A new dinosaur with nut-cracking jaws found in the Gobi desert ate like a bird.

A new dinosaur with nut-cracking jaws found in the Gobi desert ate like a bird—a parrot, to be exact.

The 3-foot-long (0.9-meter-long) Cretaceous creature had a boxlike skull and beaklike jaw that resemble those of modern parrots, which have beaks that can crack open nuts, a new study found.

The 110-million-year-old skull—as well as "a huge pile" of 50 stomach stones found with the fossil—suggests that the beast was chewing hard, fibrous nuts and seeds, the researchers say. Stomach stones are rocks ingested by some animals to grind food in their digestive systems.

If confirmed, Psittacosaurus gobiensis ("parrot reptile of the Gobi") and its close cousins would be the world's first known nut-eating dinosaur.

Knowing what type of food a dinosaur ate is extremely rare, said study leader Paul Sereno, a paleontologist at the University of Chicago.
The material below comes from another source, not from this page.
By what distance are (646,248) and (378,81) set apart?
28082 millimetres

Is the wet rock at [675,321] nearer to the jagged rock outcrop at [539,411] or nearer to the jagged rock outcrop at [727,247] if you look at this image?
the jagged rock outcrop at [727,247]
"Basically this solves a bit of a riddle for this dinosaur," said Sereno, who is also a National Geographic explorer-in-residence. (The National Geographic Society owns National Geographic News.)

"We've now come closer to why it looks like it does."

Shearing Jaws

The skull, found in the Gobi desert in Mongolia in 2001, once had giant jaw muscles attached to broad sheets of extremely rigid cheekbone, giving the animal a powerful bite, said Sereno, whose study on P. gobiensis appears this week in the journal Proceedings of the Royal Society B.
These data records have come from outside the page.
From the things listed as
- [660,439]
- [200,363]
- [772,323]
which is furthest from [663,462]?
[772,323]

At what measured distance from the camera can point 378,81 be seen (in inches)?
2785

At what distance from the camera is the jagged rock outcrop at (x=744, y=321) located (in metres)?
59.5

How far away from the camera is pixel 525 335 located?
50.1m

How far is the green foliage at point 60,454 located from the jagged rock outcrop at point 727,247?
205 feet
Like a parrot, the dinosaur was able to move its jaws both vertically and horizontally, allowing it to "shear" tough plants.

Hans-Dieter Sues, a paleontologist at the National Museum of Natural History in Washington, D.C., said scientists have wondered why such dinosaurs and their relatives, called psittacosaurs, had both robust jaws and so many stomach stones.

Usually animals that use stomach stones tend not to need tough beaks. For instance, chickens have puny beaks, relying on sand and gravel in their gizzards to grind down their unchewed food.

Sereno's "very compelling argument that the [new dinosaurs] were eating unusually hard food makes good sense to me," Sues said.

Odd And Successful

Several species of psittacosaurs roamed Central Asia, where their fossils are now plentiful, scientists say.

The creatures often had odd features, such as elaborate horns and porcupine-like tail bristles.

Study leader Sereno said that the psittacosaurs' specialized diet might explain their success during that time.

That's because animals that take advantage of their environments—in this case, eating what few other animals could—have plentiful resources and are therefore more likely to branch into more species, added Sues of the natural history museum.

The new research, he said, "offers a very nice explanation about why these creatures are so diverse."